Extrait:
((
Le défi des prochaines élections européennes

Alors que les élections européennes approchent les derniers sondages s’annoncent catastrophiques pour tous les partis autres que nationalistes. Comment s’en étonner ? Dans mon papier précédent j’explicite pourquoi les partis extrêmes ont aujourd’hui la capacité de s’unir et pourquoi les forces démocrates s’effondrent. Les partis extrêmes ont fait du nationalisme et du retour à l’état-nation leur cheval de bataille. Et ils ont désigné leur Némésis : l’Europe. On peut, ou non, être d’accord avec leurs thèses. Au moins cela a-t-il le mérite d’être clair. Non à l’Europe, non à l’ouverture des frontières.

En face, rien de tel. Les partis démocrates rivalisent dans la dérobade. L’Europe est pour eux un non sujet. Trop risqué.  Droite et gauche restant traversées de courants opposés allant du plus pro-européen au plus pro-sceptique le plus sage reste – paradoxalement – pour elles de ne pas aborder la thématique européenne. Alors, à une heure où l’Europe est pourtant l’enjeu majeur des années à venir, droite et gauche démocratiques laissent la question à distance dans l’unique but de ne pas se diviser davantage. Du pain béni pour les partis nationalistes qui, eux, ont clairement choisi leur camp. Le résultat se juge dès à présent dans les sondages et se mesurera demain dans les urnes.
))
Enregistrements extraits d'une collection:
((
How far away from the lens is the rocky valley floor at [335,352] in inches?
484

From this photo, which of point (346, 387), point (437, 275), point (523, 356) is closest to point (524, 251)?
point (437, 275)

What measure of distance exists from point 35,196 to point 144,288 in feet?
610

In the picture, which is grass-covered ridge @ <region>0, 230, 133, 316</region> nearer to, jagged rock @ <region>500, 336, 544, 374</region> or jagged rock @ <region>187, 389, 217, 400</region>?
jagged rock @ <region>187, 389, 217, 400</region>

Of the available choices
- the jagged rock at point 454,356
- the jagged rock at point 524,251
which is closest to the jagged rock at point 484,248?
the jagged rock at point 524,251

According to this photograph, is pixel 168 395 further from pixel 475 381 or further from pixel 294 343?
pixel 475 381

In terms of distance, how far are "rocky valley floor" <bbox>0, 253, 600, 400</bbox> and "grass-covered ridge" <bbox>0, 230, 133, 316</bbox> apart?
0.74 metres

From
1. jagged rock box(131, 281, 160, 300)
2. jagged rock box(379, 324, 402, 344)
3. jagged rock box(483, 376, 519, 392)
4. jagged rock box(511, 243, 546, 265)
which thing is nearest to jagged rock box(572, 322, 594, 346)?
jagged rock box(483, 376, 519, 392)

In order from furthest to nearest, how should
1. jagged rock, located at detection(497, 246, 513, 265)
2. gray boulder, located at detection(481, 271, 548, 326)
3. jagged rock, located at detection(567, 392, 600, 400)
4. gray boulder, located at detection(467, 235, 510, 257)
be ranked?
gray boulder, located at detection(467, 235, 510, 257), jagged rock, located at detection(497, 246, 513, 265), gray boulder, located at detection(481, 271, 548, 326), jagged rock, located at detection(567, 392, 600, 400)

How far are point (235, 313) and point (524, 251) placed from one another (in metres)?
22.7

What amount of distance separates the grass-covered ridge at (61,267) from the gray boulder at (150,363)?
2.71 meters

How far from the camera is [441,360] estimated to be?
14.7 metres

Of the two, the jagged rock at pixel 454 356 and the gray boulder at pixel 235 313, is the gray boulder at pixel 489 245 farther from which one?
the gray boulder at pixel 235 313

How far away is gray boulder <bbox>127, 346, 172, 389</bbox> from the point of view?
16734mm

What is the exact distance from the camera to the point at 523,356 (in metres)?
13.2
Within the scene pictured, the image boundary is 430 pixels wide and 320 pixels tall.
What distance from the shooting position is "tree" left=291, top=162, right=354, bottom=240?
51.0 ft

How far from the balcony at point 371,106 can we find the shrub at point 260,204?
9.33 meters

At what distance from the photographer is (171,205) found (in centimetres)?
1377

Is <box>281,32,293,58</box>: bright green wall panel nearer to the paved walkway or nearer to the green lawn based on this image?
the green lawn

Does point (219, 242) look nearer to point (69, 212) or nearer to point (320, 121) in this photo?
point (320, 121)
))
Consignes:
#1 Répondez à ces questions sur l'extrait consacré aux élections européennes :
(a) De quoi les partis extrêmes ont-ils fait leur cheval de bataille ?
(b) Qu'ont-ils désigné comme leur Némésis ?
(c) Dans quel but la droite et la gauche démocratiques laissent-elles la question européenne à distance ?
#2 Rédigez, s'il vous plaît, la suite de l'extrait sur les élections européennes, à partir de sa dernière phrase.

Résultats de l'exercice:
#1
(a) Du nationalisme et du retour à l'état-nation.
(b) L'Europe.
(c) Dans l'unique but de ne pas se diviser davantage.

#2
Pour contrer les partis nationalistes la seule solution serait pourtant de tenir un langage aussi clair que le leur : oui à l’Europe. Clair, net et précis. Quitte à préciser ensuite de quelle Europe on parle. Quitte à en faire un vrai objet de débat. Quitte à faire bouger les lignes. Les partis démocrates doivent s’unir, eux aussi. Et le vecteur de leur union ne peut être que l’Europe. Face au risque nationaliste la seule réponse possible est le fédéralisme, le projet européen. Mais là où les partis nationalistes se bornent à clamer leur haine de Bruxelles, les forces démocrates doivent se montrer constructives, elles doivent faire preuve de pédagogie, seule arme possible pour faire pièce à la démagogie.

Expliquer l’Europe, donner envie, (ré)susciter le rêve européen, ne pas hésiter à pointer les erreurs du passé, en montrer les causes et apporter des propositions concrètes pour que le projet retrouve du sens. L’Europe est tout sauf figée, gravée dans le marbre. C’est un projet en devenir. Un projet qui reste à construire et dans lequel les citoyens doivent pouvoir se projeter. Rien, ou si peu, ayant été fait en ce sens jusqu’à présent c’est aussi un formidable défi sur lequel j’aurai l’occasion de revenir prochainement.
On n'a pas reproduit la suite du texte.